Source document
------------------------

For the first method, Astros employees in the video replay review room used the live game feed from the center-field camera to attempt to decode the opposing catcher’s signs using a program called “Codebreaker.”4 If the employees were able to decode the sign sequence, they would relay that information to the players. Then, if an Astros player reached second base, the player could then decode the catcher’s signs and signal the next pitch to the current batter, thereby giving their team an advantage against the opposing team’s pitcher. It is believed that the Astros used this method to steal signs throughout the 2017 season and partway into the 2018 season during both their home and away games.

------------------------

Records shown
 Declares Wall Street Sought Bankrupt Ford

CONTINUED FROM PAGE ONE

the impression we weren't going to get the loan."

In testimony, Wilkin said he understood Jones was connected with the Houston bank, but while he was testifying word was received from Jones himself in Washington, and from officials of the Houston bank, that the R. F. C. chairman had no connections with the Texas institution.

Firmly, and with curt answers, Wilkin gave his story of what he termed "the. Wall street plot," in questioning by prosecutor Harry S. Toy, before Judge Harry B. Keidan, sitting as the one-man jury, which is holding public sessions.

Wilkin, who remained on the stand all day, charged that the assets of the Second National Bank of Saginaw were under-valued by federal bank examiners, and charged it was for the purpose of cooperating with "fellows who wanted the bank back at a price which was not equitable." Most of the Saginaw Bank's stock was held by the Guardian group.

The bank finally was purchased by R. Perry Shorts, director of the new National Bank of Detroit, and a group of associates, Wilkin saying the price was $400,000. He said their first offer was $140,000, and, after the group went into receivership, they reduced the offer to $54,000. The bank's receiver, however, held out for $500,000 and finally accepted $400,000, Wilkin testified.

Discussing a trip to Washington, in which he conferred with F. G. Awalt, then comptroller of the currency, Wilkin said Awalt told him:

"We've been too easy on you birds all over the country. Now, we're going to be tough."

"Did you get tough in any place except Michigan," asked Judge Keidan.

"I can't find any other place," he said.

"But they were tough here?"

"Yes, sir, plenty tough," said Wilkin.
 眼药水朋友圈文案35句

------------------------

Your goal
Please copy word for word the part of the passage on the Astros' sign-stealing starting with "For the first" and going on through "and away games.". Work only from the passage on the Astros' sign-stealing, not the lines.

Exercise answer
For the first method, Astros employees in the video replay review room used the live game feed from the center-field camera to attempt to decode the opposing catcher’s signs using a program called “Codebreaker.”4 If the employees were able to decode the sign sequence, they would relay that information to the players. Then, if an Astros player reached second base, the player could then decode the catcher’s signs and signal the next pitch to the current batter, thereby giving their team an advantage against the opposing team’s pitcher. It is believed that the Astros used this method to steal signs throughout the 2017 season and partway into the 2018 season during both their home and away games.